● **GIVEN PASSAGE**
****

MARS Architectes Weaves a Cultural Center into the Medieval Fabric of Villefranche-de-Rouergue
A 1,700 square meter cultural hub stitches together scattered civic services inside a cluster of restored stone buildings in southern France.
In Villefranche-de-Rouergue, a bastide town planted in the Aveyron valley in the thirteenth century, the streets still follow their original grid. Terracotta roofs blanket the hillside in tight formation. Inserting anything new here, let alone a 1,700 square meter cultural center, demands a project that is less about addition and more about consolidation. MARS Architectes understood this. La Manufacture does not announce itself with a signature gesture. It absorbs a cluster of existing stone buildings, reconnects them through interior courtyards and mezzanines, and tops the ensemble with a translucent canopy that hovers just below the roofline of its neighbors.

****

● **EXERCISES**
1. Translate this sentence from the La Manufacture article into Spanish: "Terracotta roofs blanket the hillside in tight formation."
2. According to the La Manufacture article, in which century was Villefranche-de-Rouergue planted in the Aveyron valley?
3. Carry the La Manufacture article forward from its final sentence, in the same technical voice.

● **DATA**
****

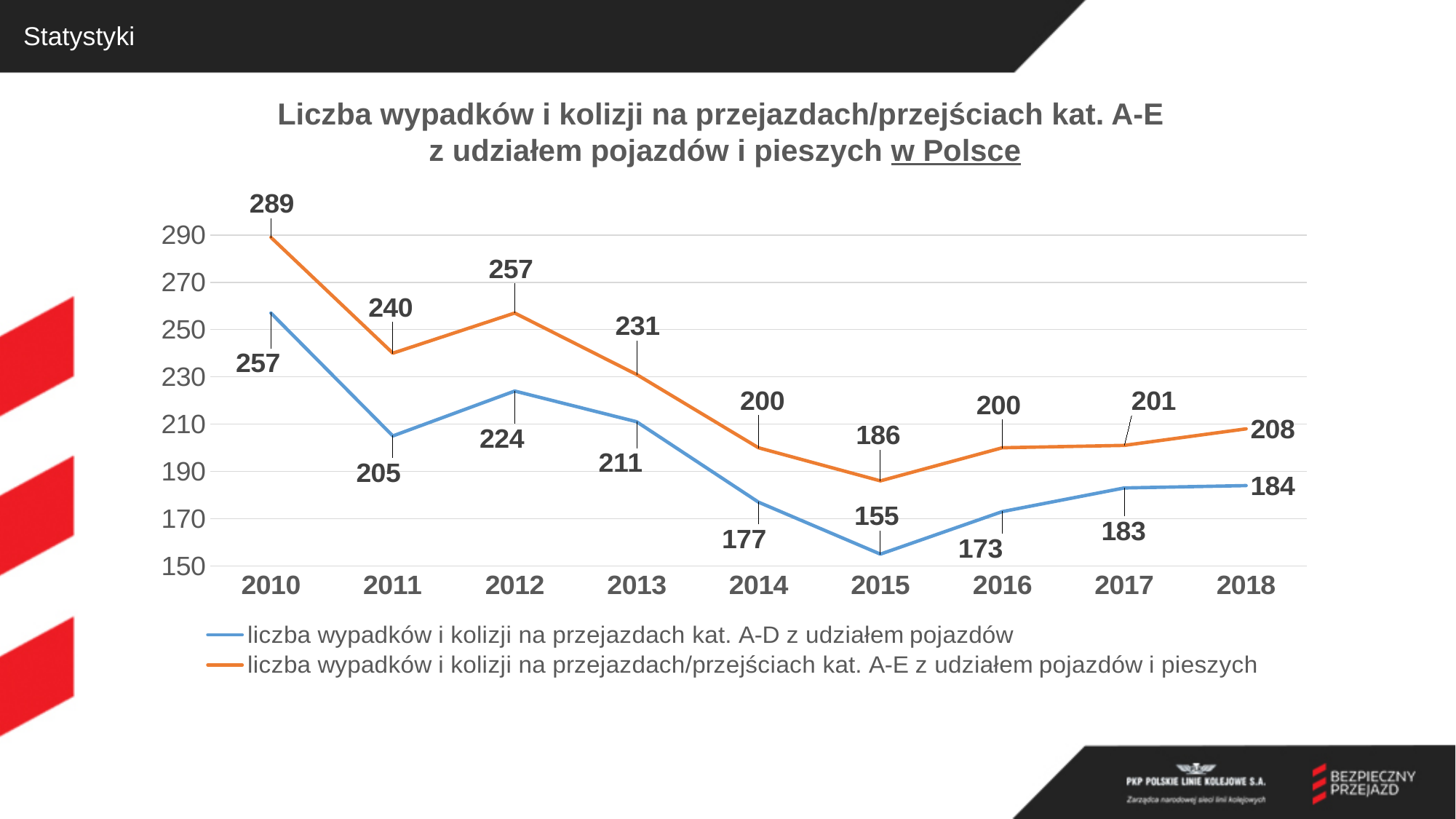
What is the value for 2018 in the series 'liczba wypadków i kolizji na przejazdach/przejściach kat. A-E z udziałem pojazdów i pieszych'? 208 In which year is the series 'liczba wypadków i kolizji na przejazdach/przejściach kat. A-E z udziałem pojazdów i pieszych' at its highest? 2010 Which is larger: the value for 2016 or the value for 2017 in the series 'liczba wypadków i kolizji na przejazdach kat. A-D z udziałem pojazdów'? 2017 What type of chart is shown on the slide? line chart In which year is the series 'liczba wypadków i kolizji na przejazdach kat. A-D z udziałem pojazdów' at its lowest? 2015 Does the series 'liczba wypadków i kolizji na przejazdach/przejściach kat. A-E z udziałem pojazdów i pieszych' generally rise or fall from 2010 to 2015? fall How many series does the legend list? 2 What is the difference between the two series in 2012? 33 What is the value for 2015 in the series 'liczba wypadków i kolizji na przejazdach kat. A-D z udziałem pojazdów'? 155 How many years are plotted along the x axis? 9 What is the value for 2010 in the series 'liczba wypadków i kolizji na przejazdach/przejściach kat. A-E z udziałem pojazdów i pieszych'? 289 What colour is the line for the series 'liczba wypadków i kolizji na przejazdach kat. A-D z udziałem pojazdów'? blue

****

● **ANSWERS TO THE EXERCISES**
1. Los tejados de terracota cubren la ladera en formación compacta.

2. The thirteenth century.

3.
What makes the project genuinely interesting is its refusal to flatten the distinction between old and new. The restored stone walls are left exposed, arched openings kept intact, while timber cladding, perforated metal ceilings, and a steel and glass canopy occupy clearly defined roles as contemporary insertions. The result is a building that consolidates civic services previously scattered across town, from a library and exhibition spaces to a tourist office and reading rooms, without producing the visual noise that cultural facilities of this scale so often generate in historic centers.
Rooftops and Context



Seen from above, the town reads as a continuous crust of terracotta and stone. La Manufacture sits within this crust rather than on top of it. The aerial view reveals how the glazed rooftop addition occupies the interstitial space between existing buildings, its dark canopy calibrated to match the pitch and height of surrounding roofs. At dusk, the illuminated windows betray the presence of something new without disrupting the silhouette.
The decision to work within the town's grain rather than against it is the project's most disciplined move. MARS Architectes treats the roofscape as a collective artifact. The new canopy defers to it.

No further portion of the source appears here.